___ SOURCE TEXT ___

DEV Community

Cover image for Building an AI-Powered Code Editor: (part 2) LLM like interpreter
Francesco Marconi
Francesco Marconi

Posted on

Building an AI-Powered Code Editor: (part 2) LLM like interpreter

It’s Not a Prompt. It’s a Procedural DSL in Natural Language

While building LLM CodeForge, an agentic editor that allows LLMs to read, modify, and test code autonomously, after 5000 tokens of instructions, I realized something:

I wasn't writing a prompt. I was building a Domain-Specific Language embedded in natural language.

This article analyzes how and why this distinction is fundamental—and what you can learn for your own agentic systems.

The LLM Doesn't Decide, It Executes

Initially, I thought I was "instructing" an LLM on how to behave. But watching the system work, I realized I was doing something different:

I was forcing the model to impersonate an interpreter.

The model in CodeForge:

  • Does not decide what to do
  • Decides only which branch of the protocol to follow
  • Does not solve problems creatively
  • Executes a procedure described in natural language

This is very close to:

  • A bytecode interpreter
  • A text-driven Finite State Machine
  • A planner with closed actions

And it works because I accepted that the LLM is fundamentally unreliable.

Anatomy of an Embedded DSL

1. Control Flow: Decision Protocol

Here is what the DSL's "control flow" looks like:

Every request follows 4 steps: 
[UNDERSTAND] → [GATHER] → [EXECUTE] → [RESPOND]

### Step 1: UNDERSTAND
Classify request type:

| Type         | Keywords              | Next Step           |
|--------------|-----------------------|---------------------|
| Explanation  | "what is", "explain"  | [RESPOND] text      |
| Modification | "add", "change"       | [GATHER] → [EXECUTE]|
| Analysis     | "analyze", "show"     | [GATHER] → [RESPOND]|
Enter fullscreen mode Exit fullscreen mode

This is not Chain-of-Thought in the classic sense. It is deterministic task routing—a decision table mapping input → workflow.

___

TASK DIRECTIONS — In the article on building an AI-powered code editor, what four steps does every request follow? The lines that come next are separate material and are unrelated to the article on building an AI-powered code editor.

___ PROVIDED DATA ___

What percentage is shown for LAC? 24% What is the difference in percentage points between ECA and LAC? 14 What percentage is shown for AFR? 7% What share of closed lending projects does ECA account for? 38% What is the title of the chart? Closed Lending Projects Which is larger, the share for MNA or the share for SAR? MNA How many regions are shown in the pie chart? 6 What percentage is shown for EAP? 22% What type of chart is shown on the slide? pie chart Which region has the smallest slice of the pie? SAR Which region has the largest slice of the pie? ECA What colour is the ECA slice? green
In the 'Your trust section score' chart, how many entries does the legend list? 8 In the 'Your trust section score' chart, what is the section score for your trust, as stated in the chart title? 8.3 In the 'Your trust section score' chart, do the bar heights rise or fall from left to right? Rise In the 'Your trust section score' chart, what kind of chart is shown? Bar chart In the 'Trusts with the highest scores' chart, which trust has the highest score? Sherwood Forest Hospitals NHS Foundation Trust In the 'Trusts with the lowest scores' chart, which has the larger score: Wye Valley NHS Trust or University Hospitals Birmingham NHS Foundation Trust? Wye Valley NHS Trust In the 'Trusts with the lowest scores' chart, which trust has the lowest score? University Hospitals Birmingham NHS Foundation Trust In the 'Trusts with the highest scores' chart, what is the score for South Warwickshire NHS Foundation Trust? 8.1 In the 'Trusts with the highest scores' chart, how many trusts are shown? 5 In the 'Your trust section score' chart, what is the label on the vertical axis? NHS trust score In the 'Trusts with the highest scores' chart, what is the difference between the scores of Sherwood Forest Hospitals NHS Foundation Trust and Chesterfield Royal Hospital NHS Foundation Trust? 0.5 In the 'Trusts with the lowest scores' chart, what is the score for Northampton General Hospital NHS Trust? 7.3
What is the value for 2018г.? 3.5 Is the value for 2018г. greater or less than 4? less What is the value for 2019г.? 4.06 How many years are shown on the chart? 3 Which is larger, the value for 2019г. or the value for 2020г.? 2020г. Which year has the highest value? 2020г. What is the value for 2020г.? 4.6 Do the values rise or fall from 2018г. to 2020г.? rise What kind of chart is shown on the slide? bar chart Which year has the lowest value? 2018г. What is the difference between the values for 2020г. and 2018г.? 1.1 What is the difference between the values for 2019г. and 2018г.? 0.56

___

ANSWER — UNDERSTAND, GATHER, EXECUTE, and RESPOND.